■ TEXT FOR ANALYSIS:
┌──

A standardized form was used to extract data from the included studies. We attempted to retrieve the following data from all publications: year of publication, type of publication, author, country, tumor type, sample size, B cell detection method (immunohistochemistry, gene expressing profiling, flow cytometry), prognostic data (overall survival, progression-free survival) and predictive value of studies according to the treatment response (Table 1).

Esophageal carcinomas (ECs) and B cells

ECs are the eighth most common type of cancer and their current treatments rely on tumor eradication by surgery and chemoradiation [1]. Thus, it is critical to understand the role of the immune system in order to improve the poor prognosis of this malignancy. Unfortunately, the existing literature relating to the effect of B cells and PCs in the TME is limited and conflicting. One possible explanation is the presence of different B cell subsets with opposing functions. Indeed, Zhang et al demonstrated that, within esophageal squamous cell carcinoma (SCC), B cell clones vary between different tumor regions leading to an intratumor immune response [8]. Increasing evidence suggests that, in curatively treated patients with esophageal adenocarcinoma or SCC, high PC infiltration was associated with longer overall survival (OS), while tumors with CD20+ B cell aggregates had a better prognosis [9-12]. Similarly, some reports revealed that in esophagogastric junction adenocarcinoma, high PC density was correlated with significantly better outcomes, whereas for B cells, the effect was only obvious when TLS were present, and mainly at the invasive margin [13,14]. It was notable that the TIL antitumoral effects in SCC were mostly dependent on the functional interaction between T cells and B cells organized in TLS, resulting in a better prognosis [15-17]. In SCC, Lu et al investigated a new synergistic, protective mechanism between B cells and IL-17, suggesting that the latter promotes tumor cells’ production of chemokines CCL2, CCL20 and CXCL13, which are associated with B cell recruitment [18]. Consequently, IL-17 increases both B cell antibody production and their direct tumor killing effects through Granzyme B and Fasl, contributing to a more favorable prognosis [18]. Recently, Guo et al reported that in advanced SCC, B cell density in the TME correlated with clinical benefit in patients receiving anti-PD-1/PD-L1-based immunotherapy [19].

└──

■ INPUT DATA:
┌──

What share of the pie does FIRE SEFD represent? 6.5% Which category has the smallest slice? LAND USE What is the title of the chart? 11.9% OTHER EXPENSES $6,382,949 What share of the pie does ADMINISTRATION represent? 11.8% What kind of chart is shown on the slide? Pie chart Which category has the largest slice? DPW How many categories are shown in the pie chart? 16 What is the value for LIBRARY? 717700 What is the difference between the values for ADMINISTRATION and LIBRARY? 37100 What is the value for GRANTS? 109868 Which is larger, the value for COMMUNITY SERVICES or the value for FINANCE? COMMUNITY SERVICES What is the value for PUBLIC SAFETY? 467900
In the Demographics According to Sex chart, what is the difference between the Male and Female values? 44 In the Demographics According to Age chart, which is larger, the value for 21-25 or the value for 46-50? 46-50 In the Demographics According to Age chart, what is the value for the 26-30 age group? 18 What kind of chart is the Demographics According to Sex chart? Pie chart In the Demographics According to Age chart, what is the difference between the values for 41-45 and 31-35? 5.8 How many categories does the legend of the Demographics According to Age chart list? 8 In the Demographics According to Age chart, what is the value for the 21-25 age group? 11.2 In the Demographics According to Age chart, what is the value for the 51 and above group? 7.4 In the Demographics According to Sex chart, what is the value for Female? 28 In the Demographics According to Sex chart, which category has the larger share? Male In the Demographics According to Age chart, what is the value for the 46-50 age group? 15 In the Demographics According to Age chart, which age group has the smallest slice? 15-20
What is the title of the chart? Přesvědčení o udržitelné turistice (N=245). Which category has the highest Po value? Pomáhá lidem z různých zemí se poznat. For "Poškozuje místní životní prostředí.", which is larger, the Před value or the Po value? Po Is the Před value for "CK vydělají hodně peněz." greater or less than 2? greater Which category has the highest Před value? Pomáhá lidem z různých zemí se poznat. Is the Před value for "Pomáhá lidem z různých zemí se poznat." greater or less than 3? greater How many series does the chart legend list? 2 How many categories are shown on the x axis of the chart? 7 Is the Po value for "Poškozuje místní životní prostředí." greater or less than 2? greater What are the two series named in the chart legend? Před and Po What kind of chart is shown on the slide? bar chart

└──

■ ACTIVITY:
In the text on esophageal carcinomas and B cells, what possible explanation is given for why the literature on the effect of B cells and plasma cells in the tumor microenvironment is limited and conflicting?

■ OUTPUT FOR THIS TASK:
One possible explanation is that different B cell subsets with opposing functions are present. In support, Zhang et al showed that in esophageal squamous cell carcinoma, B cell clones vary between tumor regions, leading to an intratumor immune response.